Re: Hugo (Martin Scorsese, 2011)

#17 Post by Jeff » Wed Nov 23, 2011 5:27 pm

In a year in which it seems the original concept of cinema has finally been laid to rest at the age of 115, Hugo feels like an elegy.

I suppose it should be clear that I was in the tank for Hugo from the get-go. With Martin Scorsese adapting a clever children’s book in which cinema history plays a pivotal role, how could I not be? The film surpassed my expectations. Roger Ebert has already expressed far more eloquently than I could how Hugo’s story mirrors Scorsese’s own in many ways: watching the world from a window, falling in love with cinema, rescuing a forgotten filmmaker.
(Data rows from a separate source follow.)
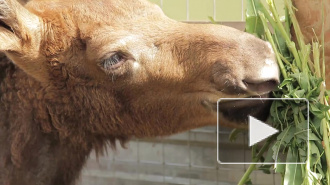 Горе-зоозащитники отняли лосят у матери и смертельно отравили
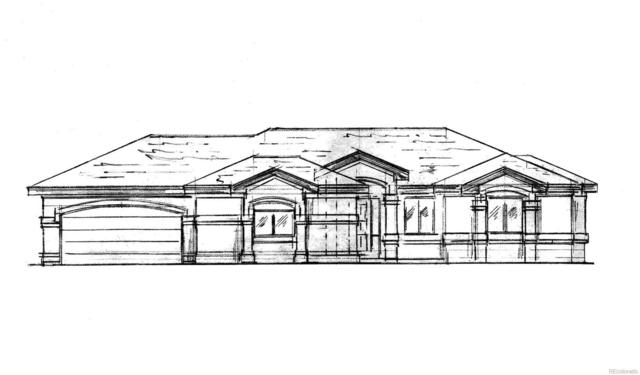300 Indigo Trails, Brighton, CO 80601 (#6121204) :: The City and Mountains Group
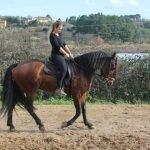 escursioni-cavallo pisa 3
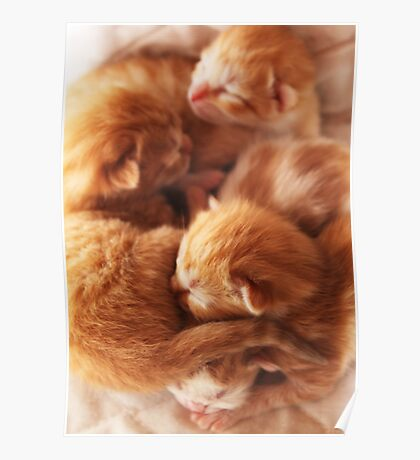 Day old kittys Poster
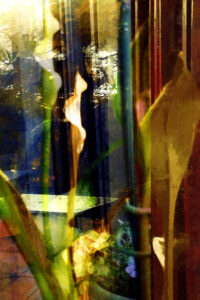 Reflections, Digital Creation by Carolyn R Beever, 18in x 12in, $150 (March 2021)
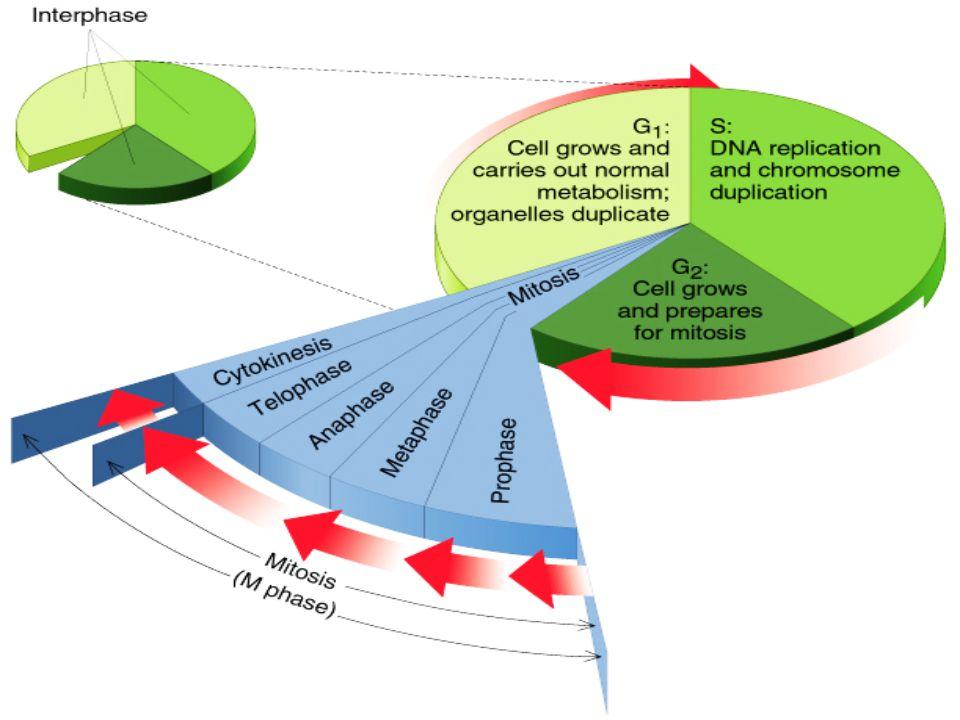 Ciclo Cellulare Ciclo cellulare Eucariotico diviso in 4 fasi successive InterfaseLa Cellula o si sta dividendo oppure è in Interfase 12 ore o più lungo Cellule Differenziate Cellule in Divisione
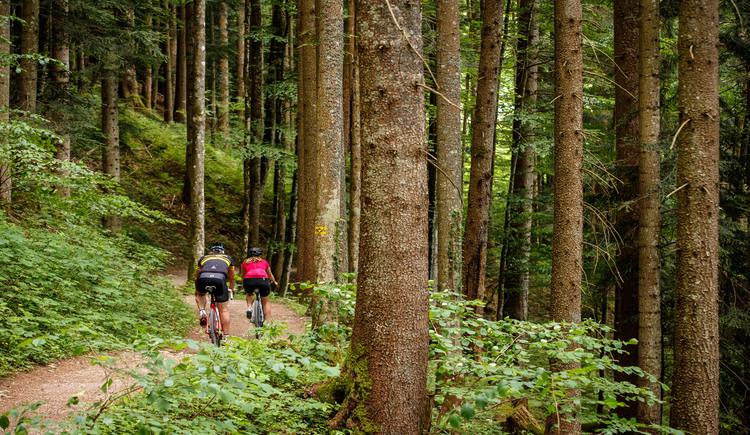 Von der Ewigen Wand geht es auf einem breiten Wanderweg zur Rathlucken Hütte. (© Erwin Haiden bikeboard.at)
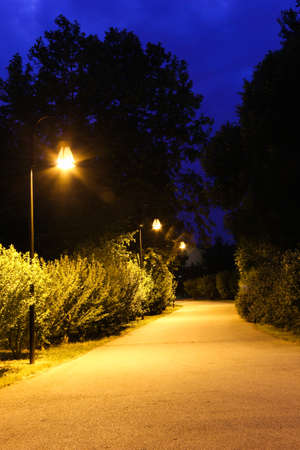 treed: Trail in the park lit up at night, from lampposts
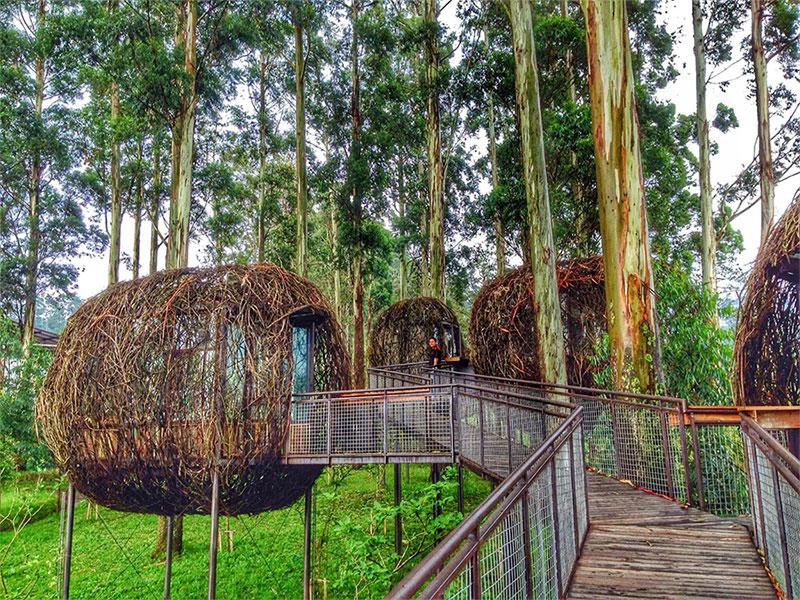 Rumah Makan Lutung Kasarung Dusun Bambu Lembang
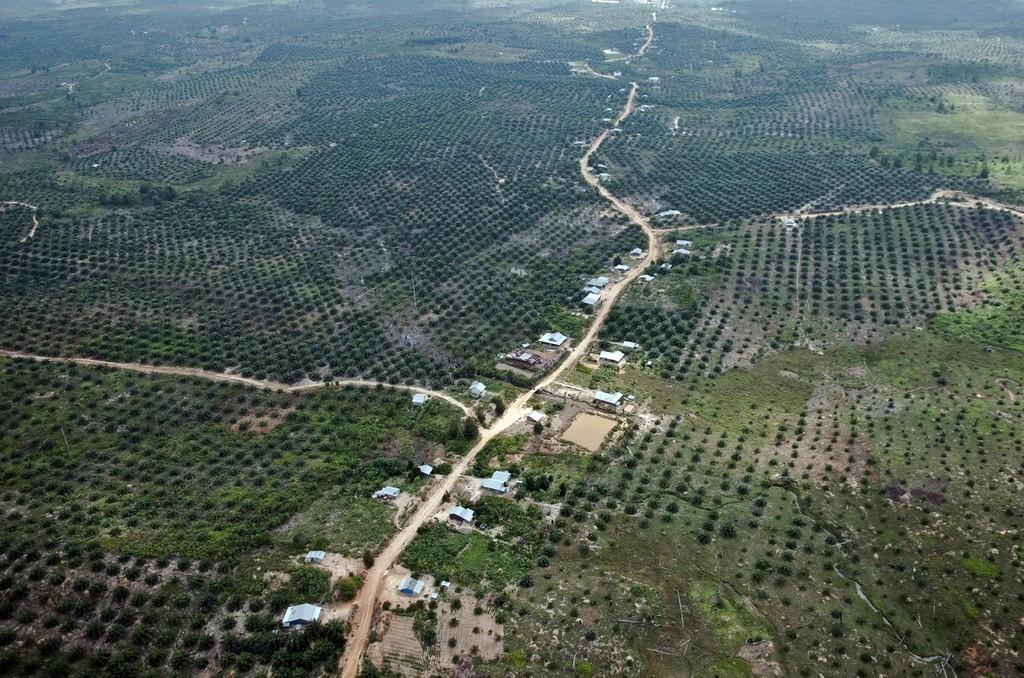 Perkebunan kelapa sawit dan permukiman terlihat dari udara di kawasan Taman Nasional Tesso Nilo, Provinsi Riau, Rabu (29/4). Berdasarkan data WWF dan Balai Taman Nasional Tesso Nilo, sekitar 60 ribu hektar dari total luas kawasan taman nasional, yang mencapai 83 ribu hektare, tidak lagi berupa hutan karena tingginya aksi perambahan yang mengalihfungsikan hutan menjadi kebun kelapa sawit dan permukiman. ANTARA FOTO/FB Anggoro/ed/Spt/15.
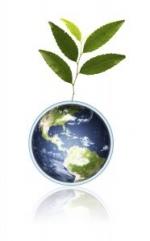Comemora-se hoje o dia da Terra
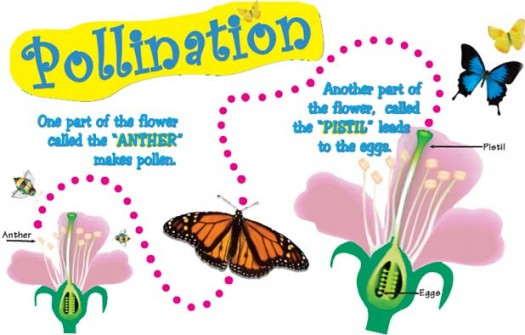 Fun Pollination Quiz – FREE Online Science Quizzes for Children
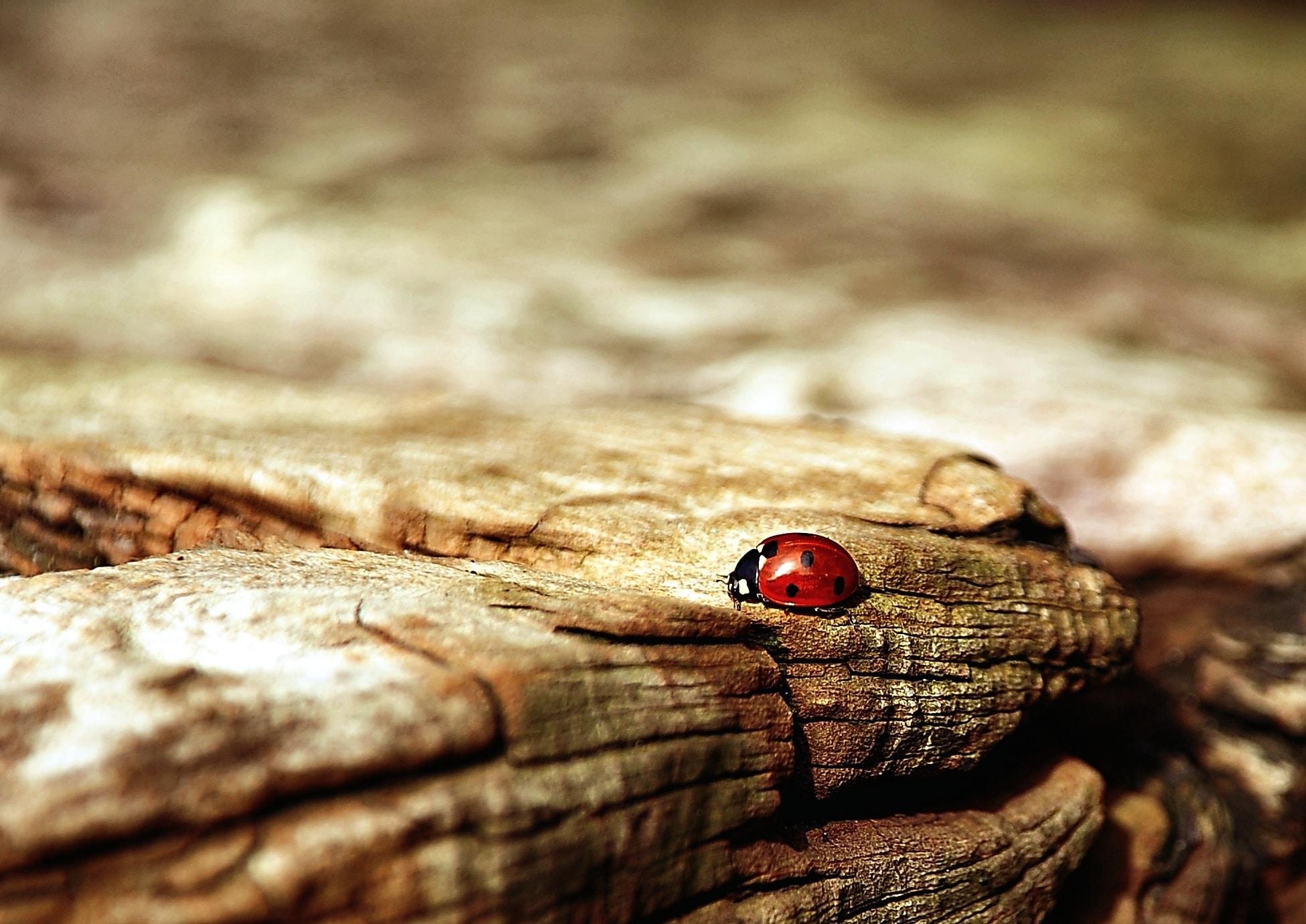 Marienkäfer auf Holz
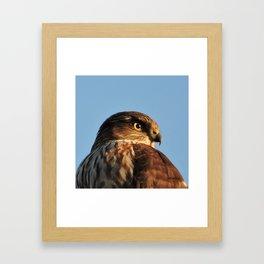 Young Cooper's Hawk Framed Art Print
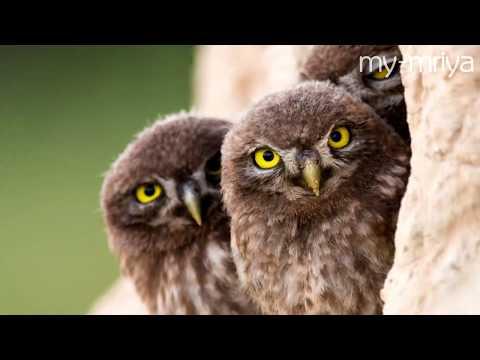 Где живут домовые сычи в дикой природе. Субтитры! Little owls in the Wild.
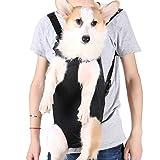 Petshy 犬 猫 ペットキャリー バッグ 抱っこバッグ 軽量 通気性 メッシュ 安全 お出かけ アウトドア 旅行 両手解放 小型犬 ペットおんぶ紐 お散歩バッグ (M,ブラック) …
And when an early cinephile in the film laments to our hero that “time hasn’t been kind to old movies,” that’s Mr. Scorsese talking to us.

With material so close to his heart, he can’t help but fire on all cylinders. I think that in many ways, it’s probably his best film since Casino, but I haven’t been among those who had problems with his later films, finding lots to admire in The Departed, The Aviator, Shutter Island, and even Gangs of New York. Even if you are among those who contend that he lost his touch years ago, you can’t debate his passion for cinema.

Scorsese’s commitment to the importance of preservation, education, and reverence for the art of making movies is unparalleled. It’s that passion and commitment that Hugo represents, and that he wants to share with an audience. As a grown man who went to what is presumably a children’s film and sat alone in a dark theater wearing ridiculous 3-D glasses and had tears streaming down my face, I can tell you that he has shared his passion for cinema with me.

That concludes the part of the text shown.